Door de betrokken manier waarop Zylicz over palliatieve zorg vertelt, weet hij de lezer van het boek te overtuigen dat de zorg voor doodzieke mensen écht verbeterd kan worden. Zylicz wijst erop dat de noodzaak daarvan hoger wordt naarmate de tijd vordert, omdat het aantal ouderen de komende decennia – met dank aan de babyboom van na de Tweede Wereldoorlog – enorm zal stijgen. Ook al stelt Zylicz vast dat de ontwikkeling van palliatieve zorg in Nederland tien jaar te laat op gang is gekomen, hij is toch optimistisch gestemd over de kans dat de gezondheidszorg erin slaagt een ‘beter product’ aan stervenden en hun naasten aan te bieden.

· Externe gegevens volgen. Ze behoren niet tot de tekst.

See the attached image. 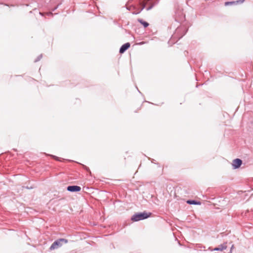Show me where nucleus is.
<instances>
[{
	"label": "nucleus",
	"instance_id": "obj_1",
	"mask_svg": "<svg viewBox=\"0 0 253 253\" xmlns=\"http://www.w3.org/2000/svg\"><path fill=\"white\" fill-rule=\"evenodd\" d=\"M151 213L143 212L138 213L133 215L131 217V220L133 221H137L140 220L146 219L149 217Z\"/></svg>",
	"mask_w": 253,
	"mask_h": 253
},
{
	"label": "nucleus",
	"instance_id": "obj_2",
	"mask_svg": "<svg viewBox=\"0 0 253 253\" xmlns=\"http://www.w3.org/2000/svg\"><path fill=\"white\" fill-rule=\"evenodd\" d=\"M68 241L65 239H60L55 241L50 247V250L52 251L57 249L59 247H61L63 243H67Z\"/></svg>",
	"mask_w": 253,
	"mask_h": 253
},
{
	"label": "nucleus",
	"instance_id": "obj_3",
	"mask_svg": "<svg viewBox=\"0 0 253 253\" xmlns=\"http://www.w3.org/2000/svg\"><path fill=\"white\" fill-rule=\"evenodd\" d=\"M227 244V243H226ZM234 247L233 244H232L231 241L228 243V245H222V251H224V253H232V249Z\"/></svg>",
	"mask_w": 253,
	"mask_h": 253
},
{
	"label": "nucleus",
	"instance_id": "obj_4",
	"mask_svg": "<svg viewBox=\"0 0 253 253\" xmlns=\"http://www.w3.org/2000/svg\"><path fill=\"white\" fill-rule=\"evenodd\" d=\"M242 164V161L239 159H236L233 161L232 166L234 169L239 168Z\"/></svg>",
	"mask_w": 253,
	"mask_h": 253
},
{
	"label": "nucleus",
	"instance_id": "obj_5",
	"mask_svg": "<svg viewBox=\"0 0 253 253\" xmlns=\"http://www.w3.org/2000/svg\"><path fill=\"white\" fill-rule=\"evenodd\" d=\"M67 190L71 192H78L81 190V188L78 186H69L67 187Z\"/></svg>",
	"mask_w": 253,
	"mask_h": 253
},
{
	"label": "nucleus",
	"instance_id": "obj_6",
	"mask_svg": "<svg viewBox=\"0 0 253 253\" xmlns=\"http://www.w3.org/2000/svg\"><path fill=\"white\" fill-rule=\"evenodd\" d=\"M130 43L128 42H127L123 44L120 49V52L121 53H124L126 49H127L130 47Z\"/></svg>",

Mocht het inderdaad tot die verbetering van de zorg komen, dan kan achteraf misschien vastgesteld worden dat dit boek hierin een rol heeft gespeeld. Immers: het is mooi dat de ontwikkeling van palliatieve zorg de komende vijf jaar door de overheid met vele miljoenen guldens wordt gestimuleerd, maar uiteindelijk bepaalt de maatschappij de kwaliteit van de zorg. Een verhoogde kwaliteit kan afgedwongen worden door de aanstaande patiënten. Bewustwording van het feit dat het beter kan, ontstaat door kennis. En kennis ontstaat onder andere door boeken. Terminus is genomineerd één van die boeken te zijn.